Когда я начинаю размышлять, то словно засыпаю, иногда даже на ходу, и мои мысли мне словно бы снятся, а окружающая жизнь, которая какой-нибудь деталью вызывает поток этих мыслей, словно бы исчезает. Я уже оказывался из-за этого своего свойства в смешном положении, говорил в неподходящем месте какие-то слова вслух, как говорят во сне. Вот и сейчас что-то сказал вслух и проснулся оттого, что дети смеются. Колечка, то есть Сережа, смотрит на меня озорно. Я с подобным озорством знаком, когда глаза свечечками полыхают, открытыми жгущими огоньками. "Он,- думаю,- ниже меня ростом, может головой в зубы ударить, не из-за денег, как где-нибудь в Нью-Йорке, а бескорыстно, оттого, что просто ему не понравился. Если,- думаю,- сейчас закурить попросит, значит, решился ударить". И во мне вдруг ненависть поднялась, навеянная теоретическими размышлениями во сне. "Кажется,- думаю,- я его связкой ключей в рожу ударю". Сережа, кажется, эти мысли мои прочитал, они понятливые в таких делах. Если б их с десяток было, то, может быть, и кинулся вместе с ними просто так, ради удовольствия, а один на один не решился.
   - Давай,- говорит,- ребята, в сумасшедшую камни бросать.

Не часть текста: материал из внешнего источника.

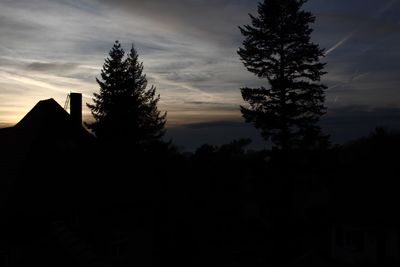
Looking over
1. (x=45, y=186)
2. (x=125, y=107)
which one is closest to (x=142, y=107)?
(x=125, y=107)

   И побежали куда-то в сторону ватагой, малые сзади, а Сережа впереди. Мне б уйти от греха подалее, а я за ними. Протрезветь-то я протрезвел, но все-таки еще чувства после алкоголя обострены, как говорят, сам на рожон лезу. Пошел быстрым шагом и успел заметить, что они куда-то вниз бегут по пологому откосу, а потом уж на крики ориентировался. Слышу снизу веселые крики и смех. "Значит,- думаю,- детки уже камни бросают". Пошел совсем уж быстро, почти бегом,- действительно бросают, Сережа умело, а малые детки кое-как, их камни не долетают, потому что кидают издалека, видно, опасаются палки, с которой в отдалении женщина стоит. "Да ведь это та попрошайка из "Блинной",- думаю. Сережа на нее матом, а она ему по-своему отвечает.
   - Болтушка,- говорит,- пельмень свистящий.
   Так мне слова эти ее понравились, и Сережин подростковый мат тошнотворным показался. И младший братик Виталька-Феденька подражает, сюсюкает.
   - Сюка, сюка, блядская...
   У моих соседей в Москве мальчик тоже ругается, еще меньше Феденьки, лет пять ему. Захожу как-то к ним, а мальчик за шкафом играется, на плюшевого олимпийского мишку зонтиком замахивается.
   - Ах ты, падло,- говорит,- ах ты, падло.
   И смешно и противно. Шагнул я к Сереже.
   - Крест носишь,- говорю.
   - Ношу, - отвечает с вызовом,- потому что меня крестили.
   А я этот нелогично начатый диалог нелогично и продолжаю:
   - Пошел вон, говнюк, отсюда, а то рожу расквашу.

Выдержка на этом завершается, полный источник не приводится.